Vous nous voyez ci, attachés cinq, six
Quant de la chair, que trop avons nourrie,
Elle est piéca devorée et pourrie,
Et nous les os, devenons cendre et pouldre.
De nostre mal personne ne s'en rie:
Mais priez Dieu que tous nous veuille absouldre!

François Villon--"L'Épitaph (Ballade des pendus)"

It's Tuesday again: French day. As usual I spent a good portion of my pre-matinal regime in French reading and revision to get ready for conversational practice this evening. I was feeling particularly fresh, so I wrote a poem based on the first two stanzas of Villon's (I ran out of time for finishing the third stanza and envoi). It's a near translation, and you can get much of Villon's basic sense from it, but I purposefully make some departures. If you want a closer translation, try Swinburne's "Epitaph in the Form of a Ballade", from Poems and Ballads. I shall say that Villon is almost impossible to translate faithfully. He was an incomparable craftsman, and used every resource of his native tongue. It's actually fairly easy French to follow (especially, for me, after Les Symbolistes), so if you paid attention at all in high school, give the original a try (you must read it aloud).

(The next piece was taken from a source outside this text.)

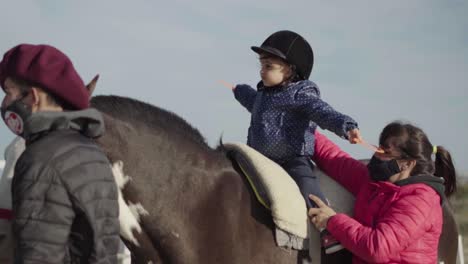 Animal-Trainers-Assists-The-Kid-On-Horseback-Riding-Activity-On-The-Ranch-In-Argentina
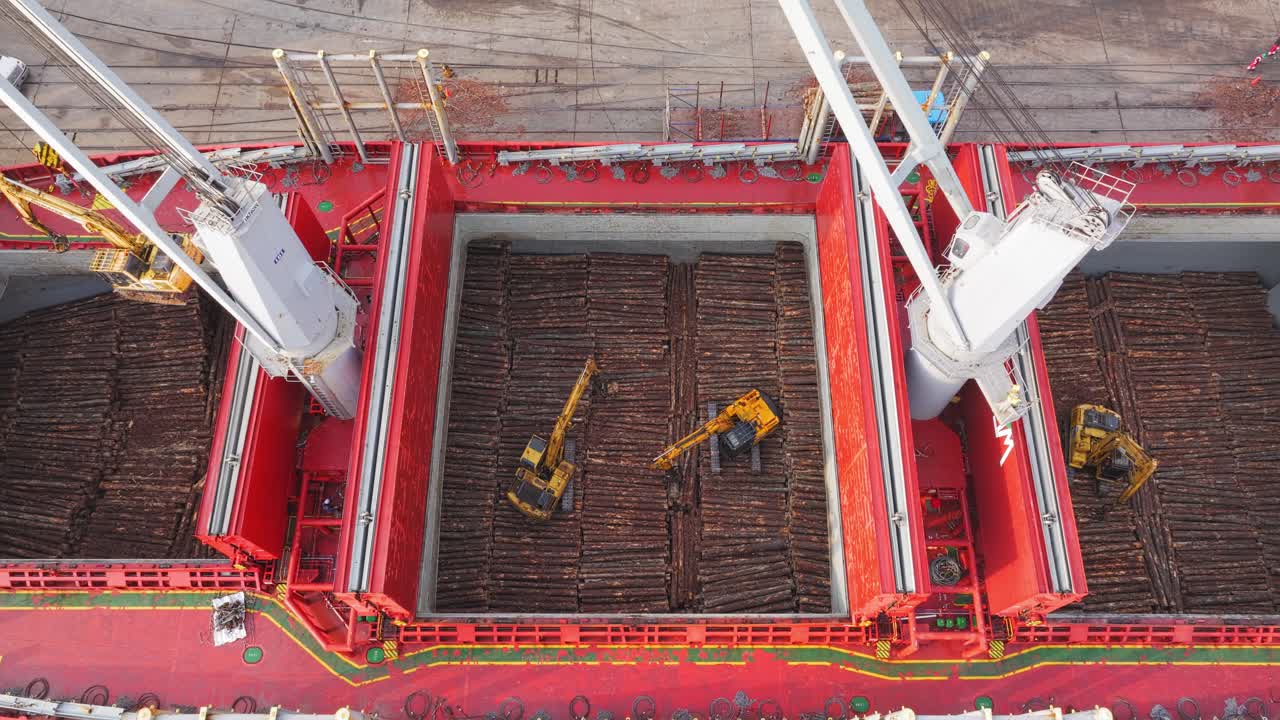 우루과이 강을 따라 화물 선박이 크레인과 발굴기와 함께 목재를 고 있습니다.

Anyway, the first half of my modest effort:

Brother souls who live beyond our days,
Don't turn towards us hearts of hollow stone,
For if you pity us, such wretched strays,
Goddess redeem indulgence you'll have shown.
You see a hand or so of us thus strown:
Bodies once well fed of ill-got gain
Now ravened by rot and beasts upon the plain
We, the bones who speak, turn dust and ash.
None should deign to laugh upon our pain,
But wish all ghosts kind Fortune's calabash.

--Uche Ogbuji--from "Epitaph (après Villon, maître)", 3 May 2005

The only real thematic change is from the European gallows to the "evil bush" of Igbo custom, reserved for criminals who have committed abominations.

I've been working on and off on getting Cara Musis, my literary site, back in shape, so I can publish some of my work. I think I'll have to make that a priority this weekend. «Aaaaïïïïïe, nooooon!», do I hear you say? Ah, hypocrite lecteur, mon semblable, mon frère... Va t'en.